▶ [Given text]
== Segment start ==

- Persistent Racial Disparities: Black people continue to be consistently underrepresented in clinical trials for inflammatory arthritis, while White people are consistently overrepresented. This disparity extends to conditions like rheumatoid arthritis, psoriatic arthritis, spondyloarthritis, and juvenile idiopathic arthritis.
- Disease Burdens and Overlooked Research: Racial and ethnic minority groups often bear a higher disease burden, experiencing more severe symptoms and worse health scores, yet they frequently get overlooked in research efforts.
- Guidelines for Inclusion: Academic and regulatory authorities have set guidelines to ensure diversity in clinical trials, such as the U.S. National Institutes of Health (NIH) requiring NIH-funded research to include minority groups and the FDA's efforts to improve data analysis by addressing demographic subgroups.

== Segment end ==

Spatial grounding data
== Segment start ==

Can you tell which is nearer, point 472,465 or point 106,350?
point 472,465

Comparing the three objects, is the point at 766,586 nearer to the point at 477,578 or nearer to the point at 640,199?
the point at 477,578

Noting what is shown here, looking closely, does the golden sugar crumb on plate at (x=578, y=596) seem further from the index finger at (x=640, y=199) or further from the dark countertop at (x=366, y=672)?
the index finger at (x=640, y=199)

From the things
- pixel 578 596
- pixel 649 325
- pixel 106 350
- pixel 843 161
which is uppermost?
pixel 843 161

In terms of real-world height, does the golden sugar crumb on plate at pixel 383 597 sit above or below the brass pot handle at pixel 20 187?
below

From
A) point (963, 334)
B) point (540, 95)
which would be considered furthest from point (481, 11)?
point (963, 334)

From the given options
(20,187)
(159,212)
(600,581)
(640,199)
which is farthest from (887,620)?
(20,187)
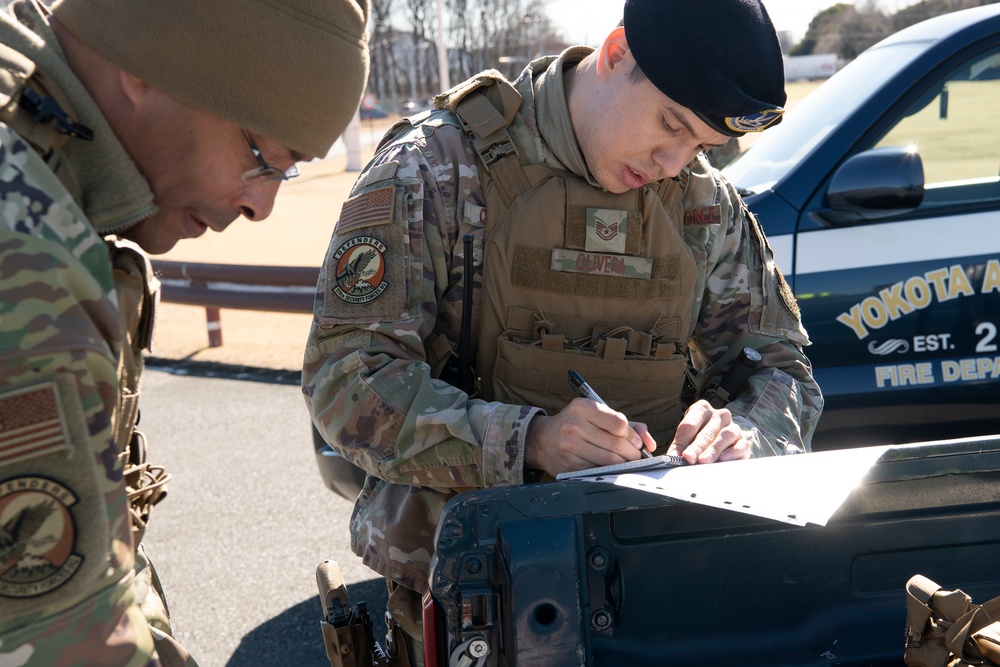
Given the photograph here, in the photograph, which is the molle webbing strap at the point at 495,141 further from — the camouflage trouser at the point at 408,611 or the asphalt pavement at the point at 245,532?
the asphalt pavement at the point at 245,532

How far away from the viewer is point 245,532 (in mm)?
4270

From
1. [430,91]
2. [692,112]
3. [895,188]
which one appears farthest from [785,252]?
[430,91]

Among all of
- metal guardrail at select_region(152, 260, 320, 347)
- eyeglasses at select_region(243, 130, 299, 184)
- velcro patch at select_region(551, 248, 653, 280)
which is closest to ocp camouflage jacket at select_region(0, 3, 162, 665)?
eyeglasses at select_region(243, 130, 299, 184)

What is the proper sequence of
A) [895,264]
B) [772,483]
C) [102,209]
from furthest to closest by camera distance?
1. [895,264]
2. [772,483]
3. [102,209]

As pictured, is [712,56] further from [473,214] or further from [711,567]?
[711,567]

== Segment end ==

▶ [What this exercise asks]
(A) Answer each question using the summary on racial disparities in arthritis clinical trials:
(i) Which group is consistently overrepresented in clinical trials for inflammatory arthritis?
(ii) What do racial and ethnic minority groups often experience in terms of symptoms and health scores?
(iii) What does the NIH require of NIH-funded research?
(B) Reproduce the part of the summary on racial disparities in arthritis clinical trials starting with "- Persistent Racial" and going on through "addressing demographic subgroups.".
(C) Take the summary on racial disparities in arthritis clinical trials further, picking up after its final point.
This listing has no connection to the summary on racial disparities in arthritis clinical trials.

▶ [Answers provided]
(A)
(i) White people.
(ii) More severe symptoms and worse health scores.
(iii) That it include minority groups.

(B)
- Persistent Racial Disparities: Black people continue to be consistently underrepresented in clinical trials for inflammatory arthritis, while White people are consistently overrepresented. This disparity extends to conditions like rheumatoid arthritis, psoriatic arthritis, spondyloarthritis, and juvenile idiopathic arthritis.
- Disease Burdens and Overlooked Research: Racial and ethnic minority groups often bear a higher disease burden, experiencing more severe symptoms and worse health scores, yet they frequently get overlooked in research efforts.
- Guidelines for Inclusion: Academic and regulatory authorities have set guidelines to ensure diversity in clinical trials, such as the U.S. National Institutes of Health (NIH) requiring NIH-funded research to include minority groups and the FDA's efforts to improve data analysis by addressing demographic subgroups.

(C)
- Study Methodology: The study systematically reviewed new inflammatory arthritis drugs approved by the FDA from July 2012 to June 2022 and examined the clinical trials associated with these drugs. The investigators identified 34 new drug approvals across various drug subtypes, involving both biologics and small molecule inhibitors.
- Disparities in Enrollment: The investigators found that White participants were consistently overrepresented in most trials, while Black participants were consistently underrepresented. Additionally, there were relative heterogeneities in enrollments for Asian and Hispanic participants. Over time, White participants increased their involvement in certain trials, while the involvement of Black, Asian, and Hispanic participants fluctuated in various trials.